◆ Selected excerpt:
....

Manage your Letterboxd profile with Python

2014-03-05 | python

I am currently working on a Letterboxd plugin for XBMC. Awaiting an official Letterboxd API, the need is there to scrape and "reverse engineer" the workings of the Letterboxd website. For reference the following illustrates one simple way to signing into and manage some aspects of an Letterboxd account using Python and the Requests library.

Sign in
Methods

import requests

URL = 'http://letterboxd.com'
USER = 'my_username'
PASS = 'my_password'

# Session
client = requests.session()

# Cookies
client.get(URL)  
token = client.cookies['com.xk72.webparts.csrf']  
params = {'__csrf': token}

# Login
auth = {'username': USER, 'password': PASS} #, 'remember': True}
headers = {'Referer': URL}

r = client.post(URL + '/user/login.do', data=dict(params, **auth), headers=headers)

....

◆ Work task:
Reproduce word for word the stretch of the Letterboxd post that starts at "I am currently" and stops after "the Requests library.".

Page-level text extractions
....

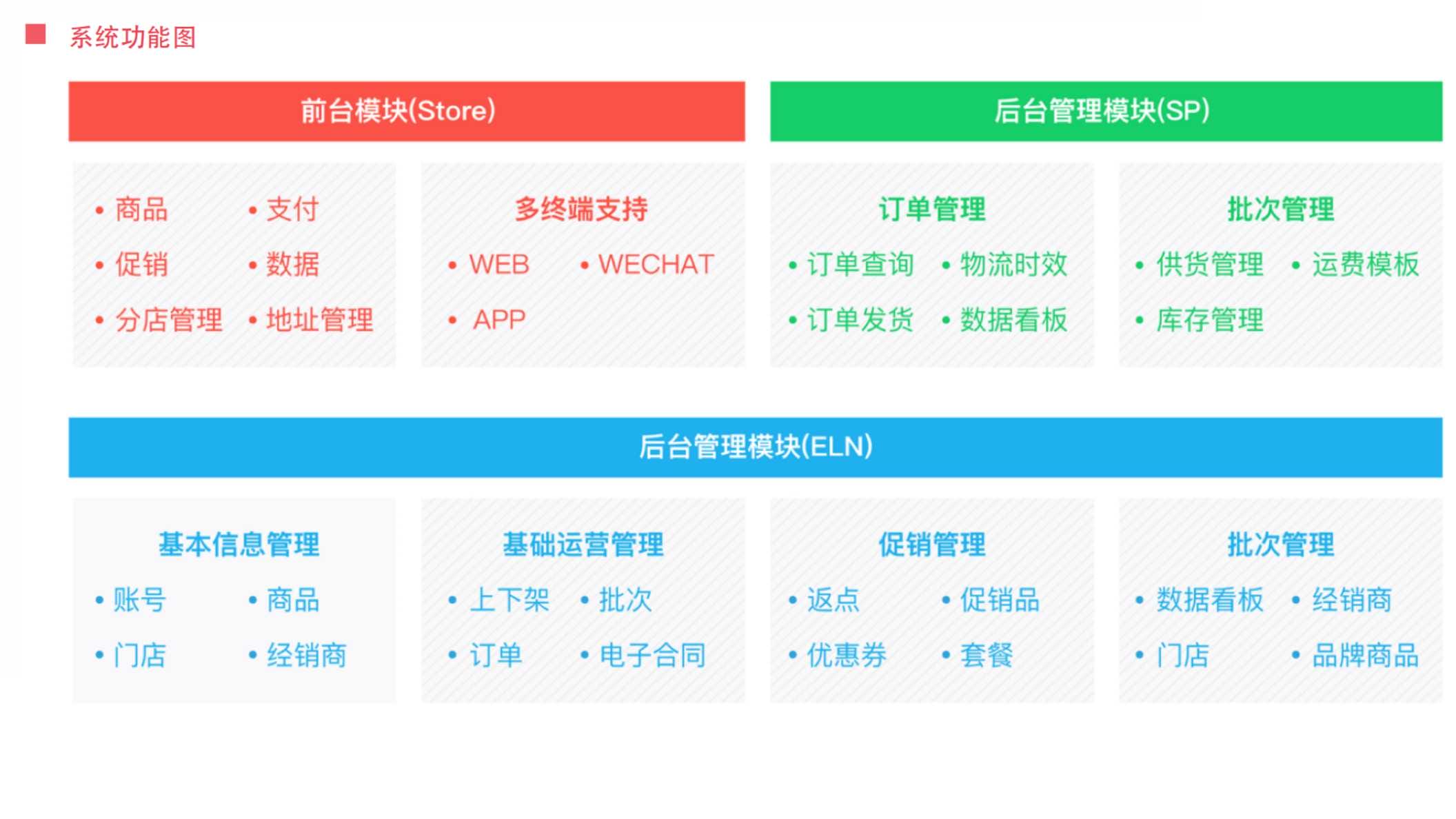 系统功能图

前台模块(Store)

• 商品 • 支付
• 促销 • 数据
• 分店管理 • 地址管理

多终端支持
• WEB • WECHAT
• APP

后台管理模块(SP)

订单管理
• 订单查询 • 物流时效
• 订单发货 • 数据看板

批次管理
• 供货管理 • 运费模板
• 库存管理

后台管理模块(ELN)

基本信息管理
• 账号 • 商品
• 门店 • 经销商

基础运营管理
• 上下架 • 批次
• 订单 • 电子合同

促销管理
• 返点 • 促销品
• 优惠券 • 套餐

批次管理
• 数据看板 • 经销商
• 门店 • 品牌商品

....

◆ Answer section:
I am currently working on a Letterboxd plugin for XBMC. Awaiting an official Letterboxd API, the need is there to scrape and "reverse engineer" the workings of the Letterboxd website. For reference the following illustrates one simple way to signing into and manage some aspects of an Letterboxd account using Python and the Requests library.